Opini

Jangan Sesatkan Gurumu Karena Kefanatikanmu

Selasa, 23 Mei 2023 | 17:05 WIB

Jangan Sesatkan Gurumu Karena Kefanatikanmu

Jangan Sesatkan Gurumu Karena Kefanatikanmu (Foto: NU Online)

Semua manusia pasti memiliki seorang guru, baik guru kehidupan sehari-hari, guru di alam, di sekolah, madrasah diniyyah, kampus, dan sebagainya. Karena semua manusia dicetak melalui seorang guru. 


Guru merupakan makhluk yang juga tidak akan pernah lepas dari salah dan dosa. Kecuali para Nabi dan Rasul yang diyakini umat Islam sebagai maksum (terjaga dari kesalahan dan dosa). 


Seorang guru, seperti biasanya dalam mengajar, ia akan menularkan ilmu dan pengetahuannya kepada murid-muridnya. Ia akan mencoba menampilkan akhlak yang baik, karena akan menjadi contoh murid-muridnya (uswatun hasanah). 

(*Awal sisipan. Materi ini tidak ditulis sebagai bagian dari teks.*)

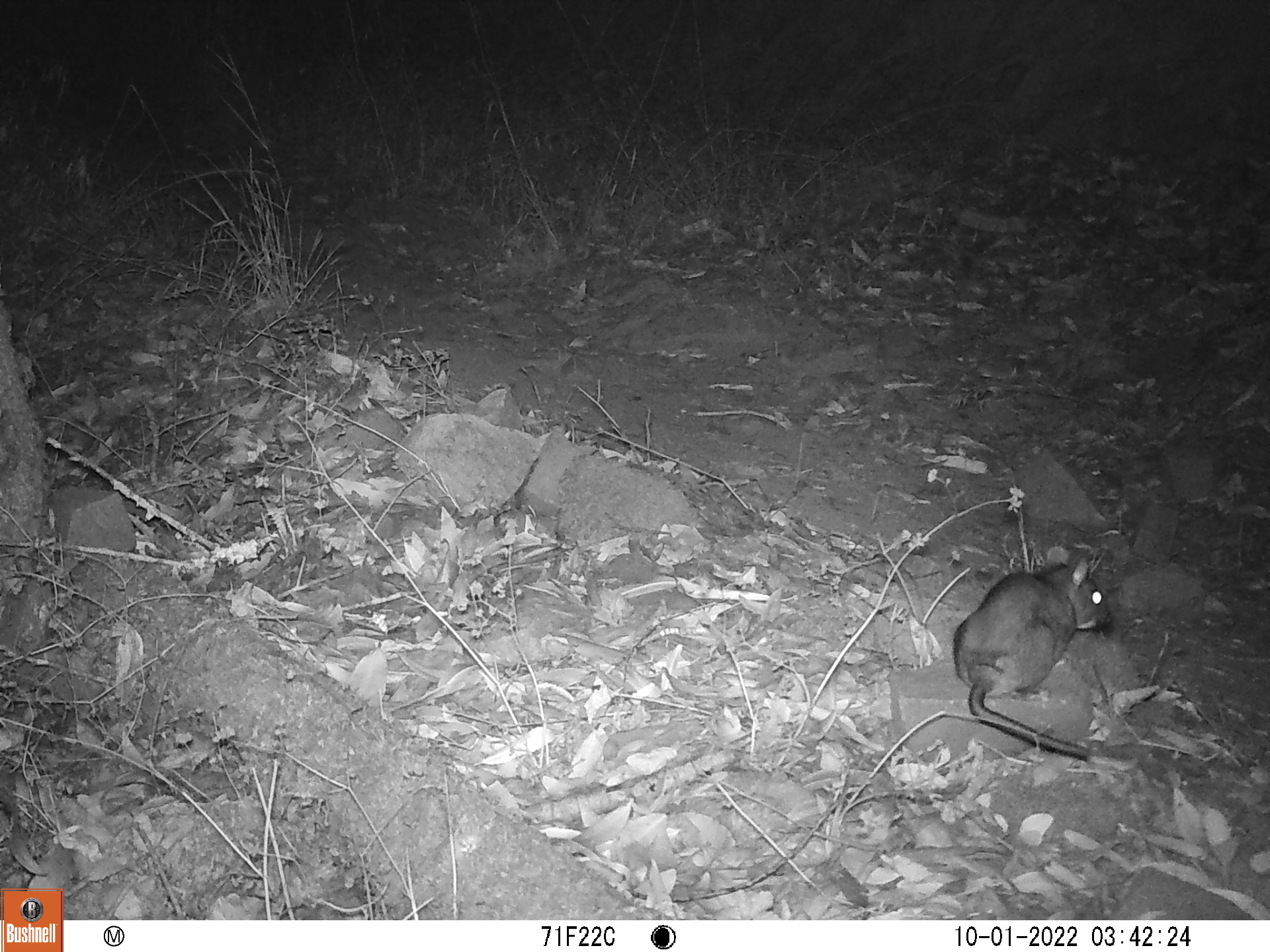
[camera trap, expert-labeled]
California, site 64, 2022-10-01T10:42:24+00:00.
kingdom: Animalia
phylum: Chordata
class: Mammalia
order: Rodentia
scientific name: Rodentia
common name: mouse or rat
Mouse or rat (Rodentia).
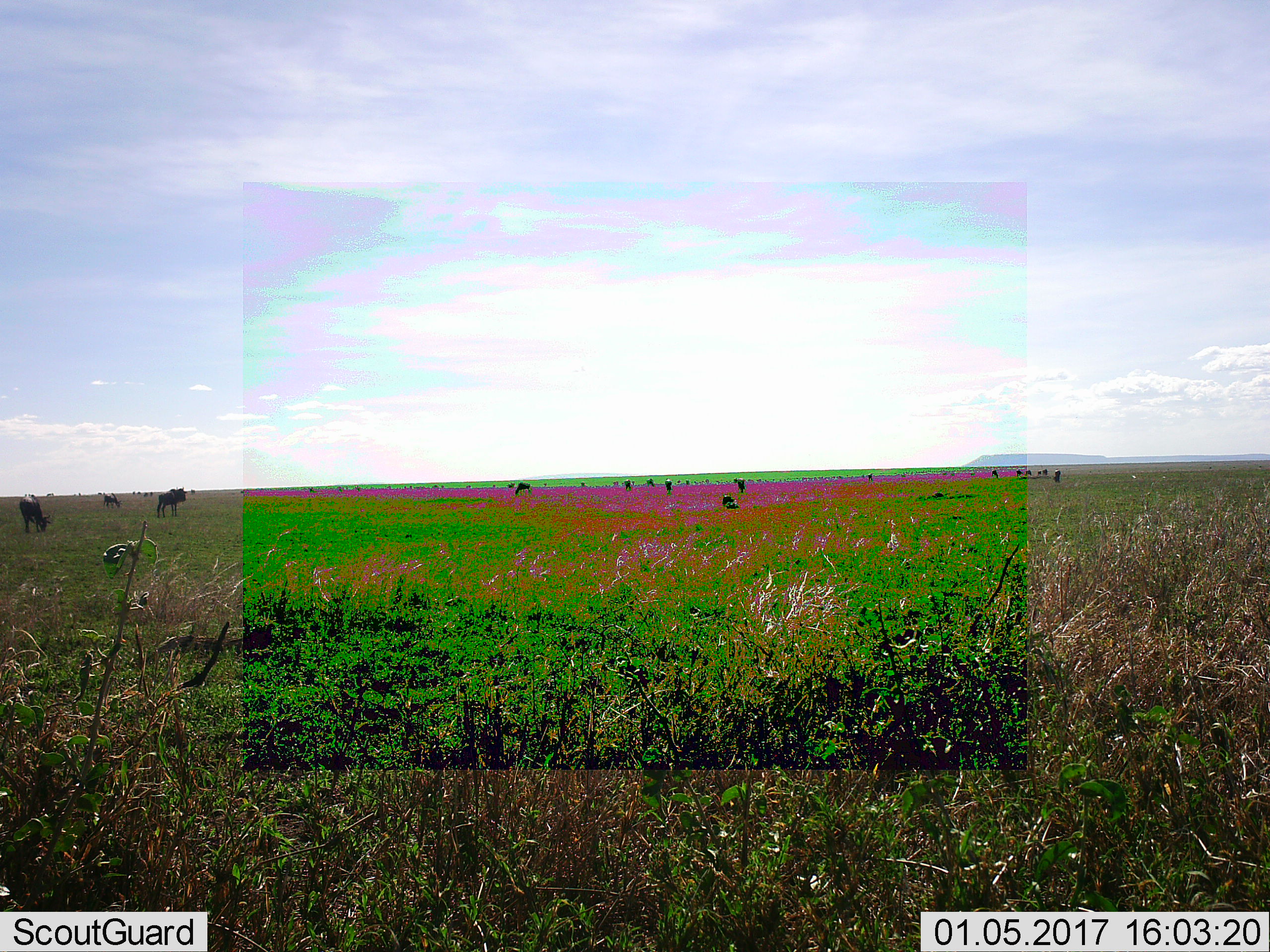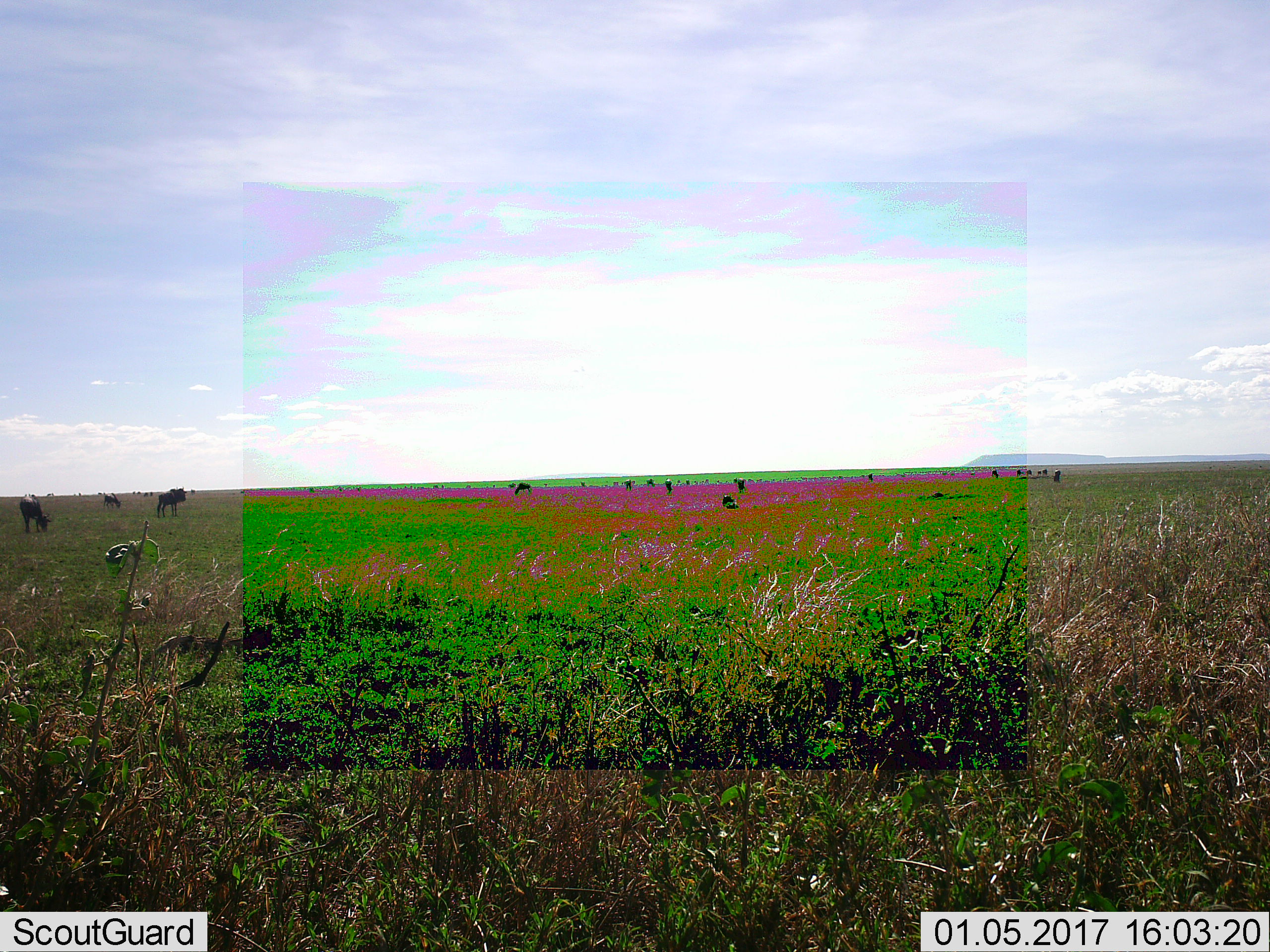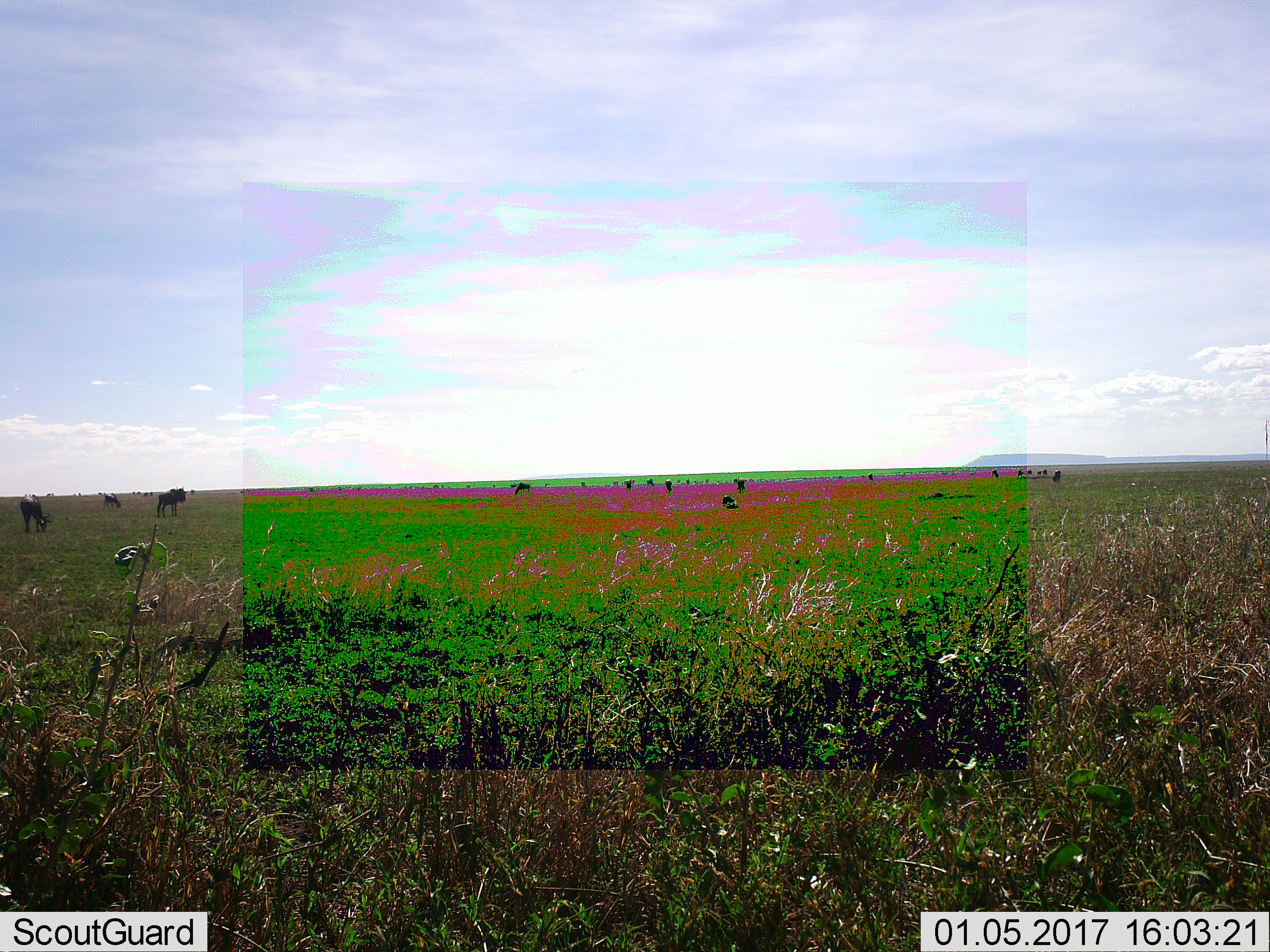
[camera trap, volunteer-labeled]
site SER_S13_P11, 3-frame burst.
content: unidentified animal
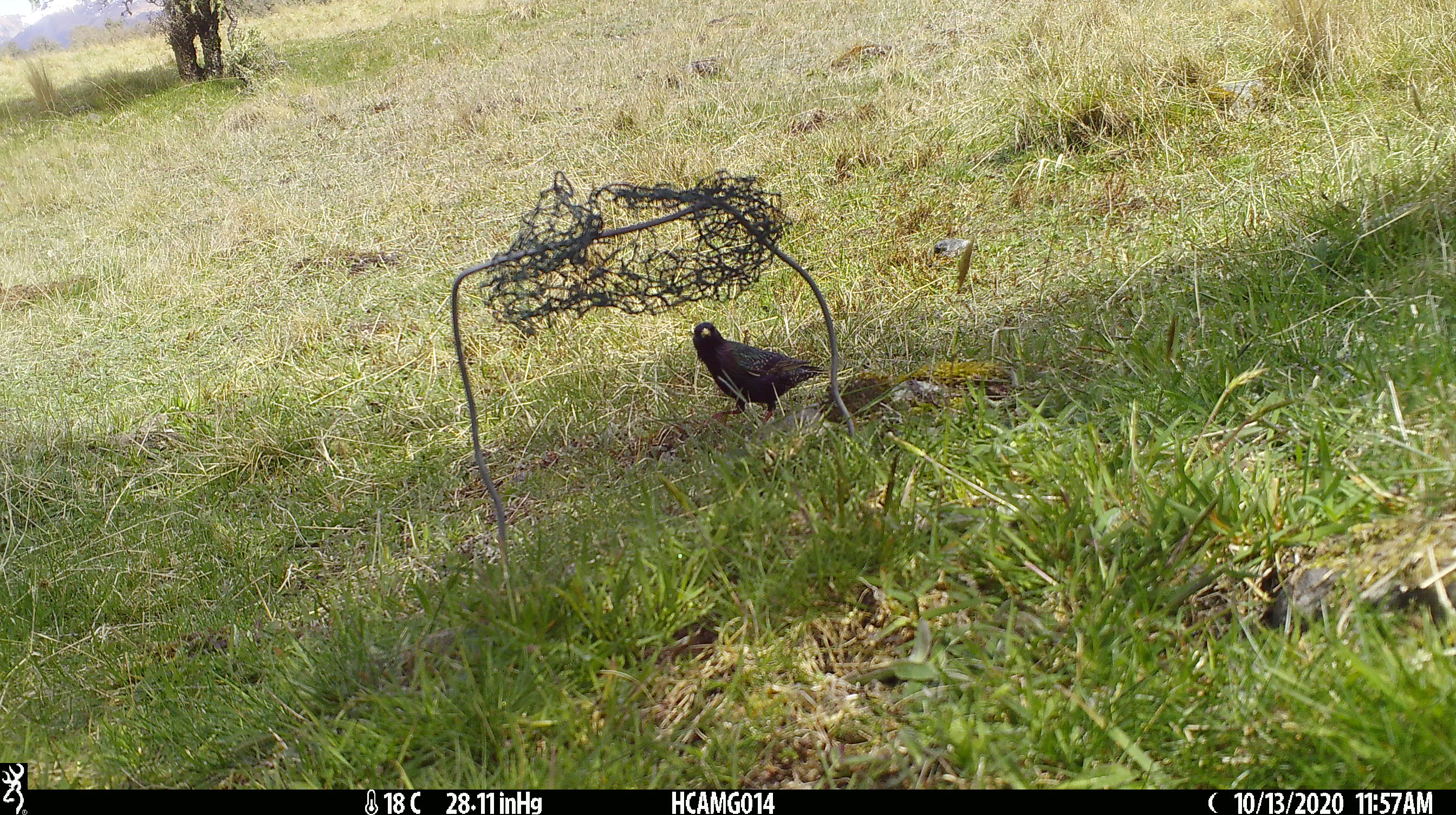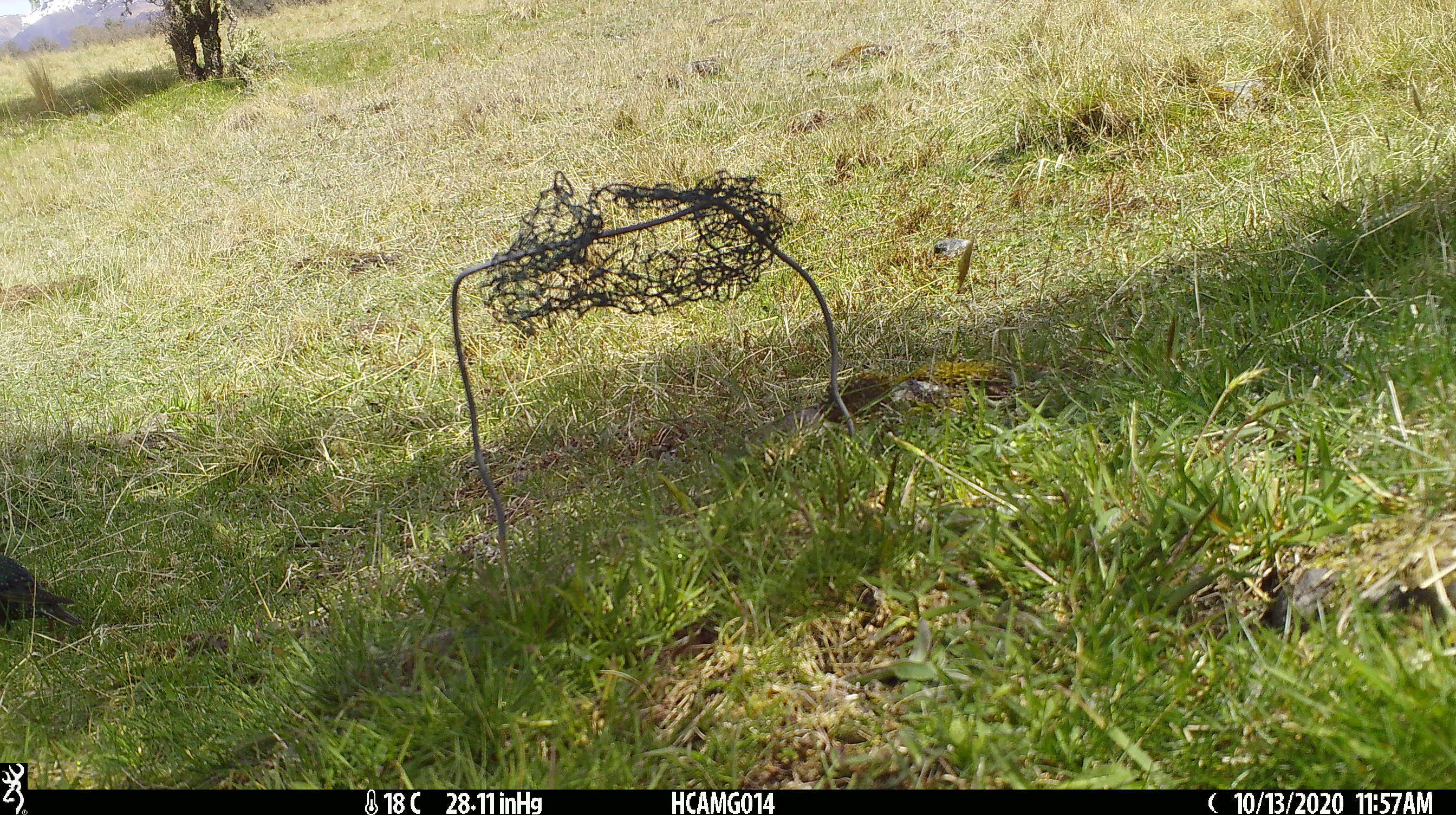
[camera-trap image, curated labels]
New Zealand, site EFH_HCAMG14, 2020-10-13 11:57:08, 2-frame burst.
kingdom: Animalia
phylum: Chordata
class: Aves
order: Passeriformes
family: Sturnidae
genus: Sturnus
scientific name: Sturnus vulgaris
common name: european starling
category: starling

Selain itu, mereka juga akan meyakinkan muridnya dengan berbagai doktrin yang diyakini dan dipercayai oleh para guru. Sehingga guru berharap besar, murid-muridnya akan mengikutinya secara akhlak, pemikiran, dan ilmu pengetahuannya. 


Akan tetapi, sesempurnanya manusia, dan sehebat-hebatnya guru, pasti ia akan memiliki kesalahan, kekeliruan, dan bahkan ada yang sesat-menyesatkan. Lalu bagaimana sikap kita sebagai muridnya?


Seorang murid wajib mencintai para gurunya, salah satunya dengan mengingatkannya ketika salah, dan tidak mengikutinya ketika sesat dan menyesatkan. 


Akan tetapi, akhlak pelajar berbeda dengan yang lain ketika mengingatkan gurunya, ini yang membedakannya. Mungkin lebih berakhlak ketika mengingatkannya dengan bahasa lisan atau tulisan (surat) yang halus. 


Mengingatkan seseorang yang salah hukumnya wajib. Dan mengingatkan dengan cara yang baik merupakan anjuran dalam Islam dan norma di masyarakat. Sehingga yang terkesan adalah keluhuran budi, bukan caci maki, atau provokasi. 


Seorang murid yang mungkin cintanya dan takzimnya dengan guru sangat besar, dilarang membela gurunya yang sedang salah dan sesat dengan berbagai dalih, dalil, dan doktrin kefanatikan. Sehingga terkesan seperti kerbau dicucuk hidungya, akan tetap diam. 


Seandainya ada guru yang tidak shalat, atau melanggar syariat, lalu murid-muridnya beropini dengan argumen yang menyimpang, seperti mengatakan gurunya punya maksud tertentu, atau maqamnya (kedudukannya) makrifat dan hakikat. Ini harus diluruskan dan diingatkan. 


Pernyataan semacam itulah yang membuat agama menjadi rusak dan kotor. Dan seorang murid jangan menjerumuskan gurunya dengan hal seperti itu. Datangi gurunya dengan pelan-pelan, ditanya, apa maksud dan tujuan melakukan seperti itu. 


Jika ada kekeliruan, maka guru sebaiknya segera mengklarifikasi, dan jika memang sesat, maka jauhi dan jangan diikuti. Menjauhi di sini, yakni secara pemikiran bukan secara sosial. 


Jangan pernah juga menghukumi sesat atau wali, jika kita sendiri belum pernah berdialog, tabayun, berdiskusi bersama tentang permasalahan yang sedang dialami gurunya. Dikhawatirkan jika terlalu cepat memvonis, ternyata tuduhannya keliru, dan ternyata ada maksud dan tujuan yang lebih maslahat.


Maka dari itu, murid yang baik adalah yang selalu mengingatkan kebaikan, meskipun dengan gurunya. Dan mengingatkannya dengan cara yang baik, sopan santun, sesuai ajaran agama dan norma yang ada di masyarakat.